If the occasional "blasting" is all you want to do, then a 28 ga. may be a bit on the expensive side. If you want to have a great field gun for upland, then the few boxes of ammo you may buy a year won't seem as steep.

If you have anymore questions, don't hesitate to ask.

Scott


----------



## doubledroptine08 (Feb 8, 2009)

alright i will consider it i did talk to my dad about it he brought up maybe a 16 gauge do u use or own a 16 how do they preform.


----------



## birdsforever (Oct 28, 2008)

There's nothing really "wrong" with a 16 ga. but there is also no distinct advantages from a ballistic and availability standpoint. Their popularity really started to wane in the late 60's and early 70's. With shotguns, popularity and staying power really owes everything to the competitive side. Trap and skeet shooters never embraced the gauge and it does not make up the four gauges of competition shooting, 12, 20, 28 and 410.

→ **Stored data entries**
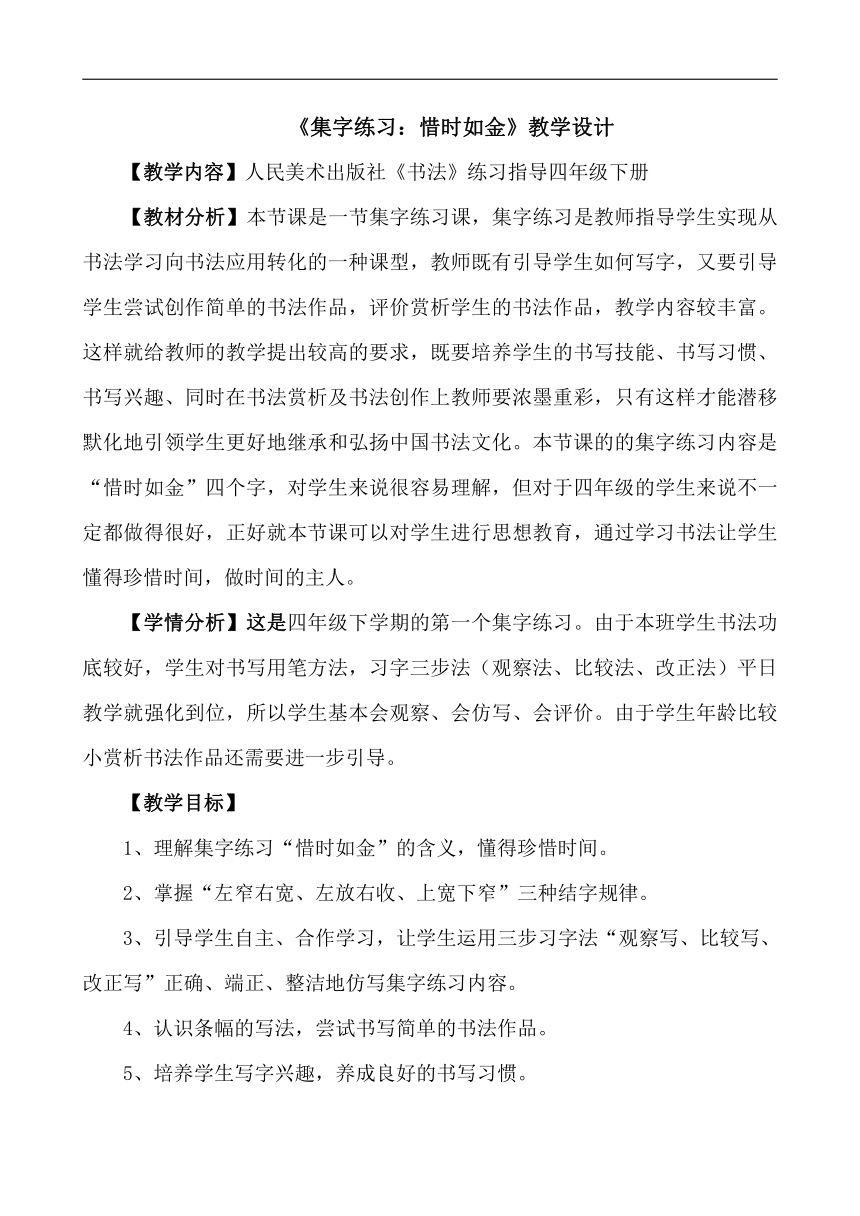 《集字练习：惜时如金》教学设计

【教学内容】人民美术出版社《书法》练习指导四年级下册

【教材分析】本节课是一节集字练习课，集字练习是教师指导学生实现从书法学习向书法应用转化的一种课型，教师既有引导学生如何写字，又要引导学生尝试创作简单的书法作品，评价赏析学生的书法作品，教学内容较丰富。这样就给教师的教学提出较高的要求，既要培养学生的书写技能、书写习惯、书写兴趣、同时在书法赏析及书法创作上教师要浓墨重彩，只有这样才能潜移默化地引领学生更好地继承和弘扬中国书法文化。本节课的的集字练习内容是“惜时如金”四个字，对学生来说很容易理解，但对于四年级的学生来说不一定都做得很好，正好就本节课可以对学生进行思想教育，通过学习书法让学生懂得珍惜时间，做时间的主人。

【学情分析】这是四年级下学期的第一个集字练习。由于本班学生书法功底较好，学生对书写用笔方法，习字三步法（观察法、比较法、改正法）平日教学就强化到位，所以学生基本会观察、会仿写、会评价。由于学生年龄比较小赏析书法作品还需要进一步引导。

【教学目标】

1、理解集字练习“惜时如金”的含义，懂得珍惜时间。

2、掌握“左窄右宽、左放右收、上宽下窄”三种结字规律。

3、引导学生自主、合作学习，让学生运用三步习字法“观察写、比较写、改正写”正确、端正、整洁地仿写集字练习内容。

4、认识条幅的写法，尝试书写简单的书法作品。

5、培养学生写字兴趣，养成良好的书写习惯。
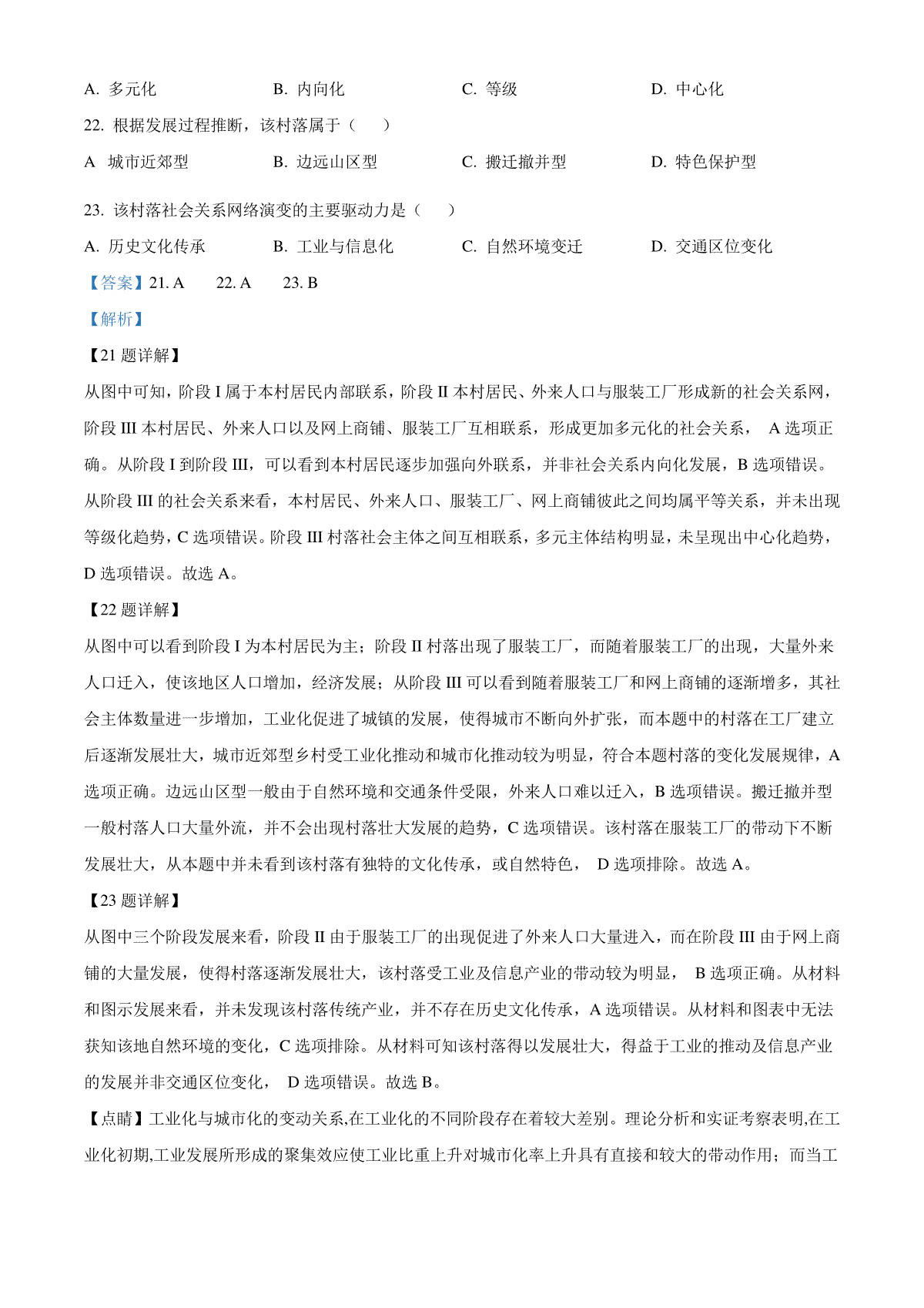 A. 多元化　　B. 内向化　　C. 等级　　D. 中心化

22. 根据发展过程推断，该村落属于（　　）

A 城市近郊型　　B. 边远山区型　　C. 搬迁撤并型　　D. 特色保护型

23. 该村落社会关系网络演变的主要驱动力是（　　）

A. 历史文化传承　　B. 工业与信息化　　C. 自然环境变迁　　D. 交通区位变化

【答案】21. A　　22. A　　23. B

【解析】

【21 题详解】

从图中可知，阶段 I 属于本村居民内部联系，阶段 II 本村居民、外来人口与服装工厂形成新的社会关系网，阶段 III 本村居民、外来人口以及网上商铺、服装工厂互相联系，形成更加多元化的社会关系， A 选项正确。从阶段 I 到阶段 III，可以看到本村居民逐步加强向外联系，并非社会关系内向化发展，B 选项错误。从阶段 III 的社会关系来看，本村居民、外来人口、服装工厂、网上商铺彼此之间均属平等关系，并未出现等级化趋势，C 选项错误。阶段 III 村落社会主体之间互相联系，多元主体结构明显，未呈现出中心化趋势，D 选项错误。故选 A。

【22 题详解】

从图中可以看到阶段 I 为本村居民为主；阶段 II 村落出现了服装工厂，而随着服装工厂的出现，大量外来人口迁入，使该地区人口增加，经济发展；从阶段 III 可以看到随着服装工厂和网上商铺的逐渐增多，其社会主体数量进一步增加，工业化促进了城镇的发展，使得城市不断向外扩张，而本题中的村落在工厂建立后逐渐发展壮大，城市近郊型乡村受工业化推动和城市化推动较为明显，符合本题村落的变化发展规律，A 选项正确。边远山区型一般由于自然环境和交通条件受限，外来人口难以迁入，B 选项错误。搬迁撤并型一般村落人口大量外流，并不会出现村落壮大发展的趋势，C 选项错误。该村落在服装工厂的带动下不断发展壮大，从本题中并未看到该村落有独特的文化传承，或自然特色， D 选项排除。故选 A。

【23 题详解】

从图中三个阶段发展来看，阶段 II 由于服装工厂的出现促进了外来人口大量进入，而在阶段 III 由于网上商铺的大量发展，使得村落逐渐发展壮大，该村落受工业及信息产业的带动较为明显， B 选项正确。从材料和图示发展来看，并未发现该村落传统产业，并不存在历史文化传承，A 选项错误。从材料和图表中无法获知该地自然环境的变化，C 选项排除。从材料可知该村落得以发展壮大，得益于工业的推动及信息产业的发展并非交通区位变化， D 选项错误。故选 B。

【点睛】工业化与城市化的变动关系,在工业化的不同阶段存在着较大差别。理论分析和实证考察表明,在工业化初期,工业发展所形成的聚集效应使工业比重上升对城市化率上升具有直接和较大的带动作用；而当工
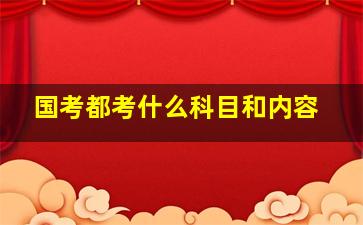 国考都考什么科目和内容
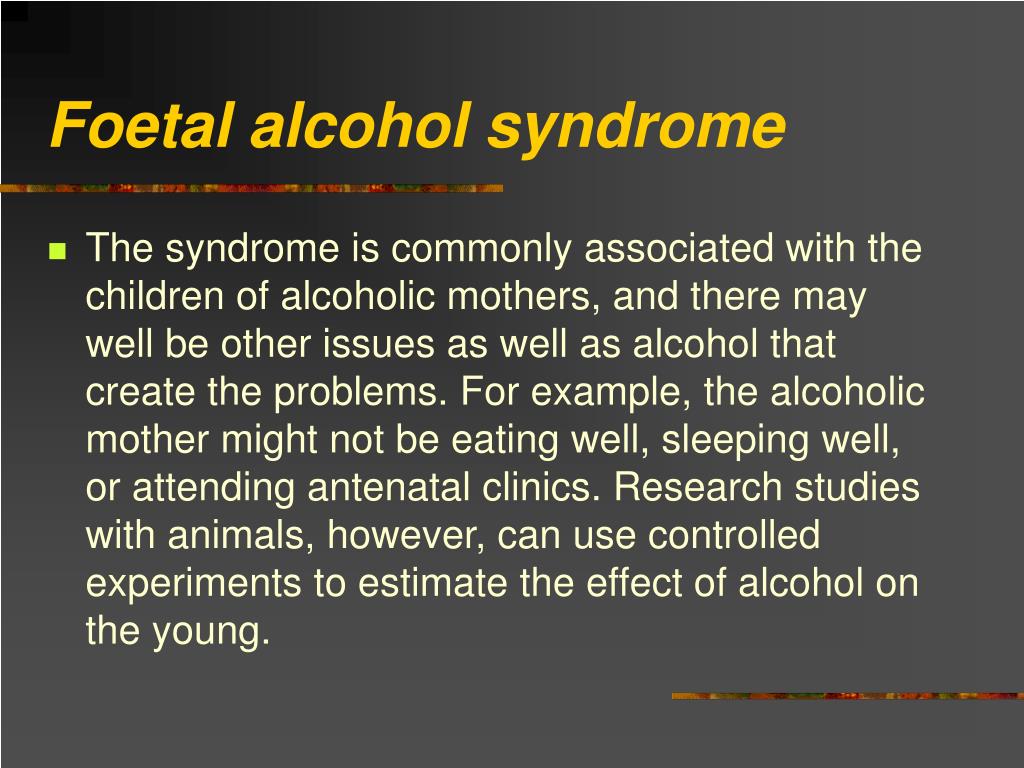 Foetal alcohol syndrome

The syndrome is commonly associated with the children of alcoholic mothers, and there may well be other issues as well as alcohol that create the problems. For example, the alcoholic mother might not be eating well, sleeping well, or attending antenatal clinics. Research studies with animals, however, can use controlled experiments to estimate the effect of alcohol on the young.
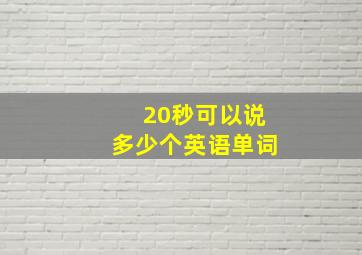 20秒可以说
多少个英语单词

→ **Work request**
Write the next part of the forum thread on shotgun gauges, starting right after its final sentence.

→ **Reply**
You will start to find that ammo can be scarce at times as well as pricey. At that rate, I refer back to my 28 ga. which has made a tremendous comeback with both gun makers and shooters. A 28 ga. round is what they consider to be the most perfect "square" load, meaning that in its typical 3/4 oz. load and 28 ga. diameter, it's the most uniform round of all shotgun shells resulting in consistent, uniform patterns plus good velocity.

There were still plenty of good guns made in their day for the 16. One of my personal favorites is the Browning A-5 "Sweet Sixteen." A hunting buddy of mine uses that gun bird hunting with me because it was given to him by his grandfather and he loves it. My brother's first shotgun was a Rem. 870 in 16 ga. w/ the old corn cob forearm. What a classic that was too.

A lot of information, I know, but hope it helps once again.

Scott


----------



## doubledroptine08 (Feb 8, 2009)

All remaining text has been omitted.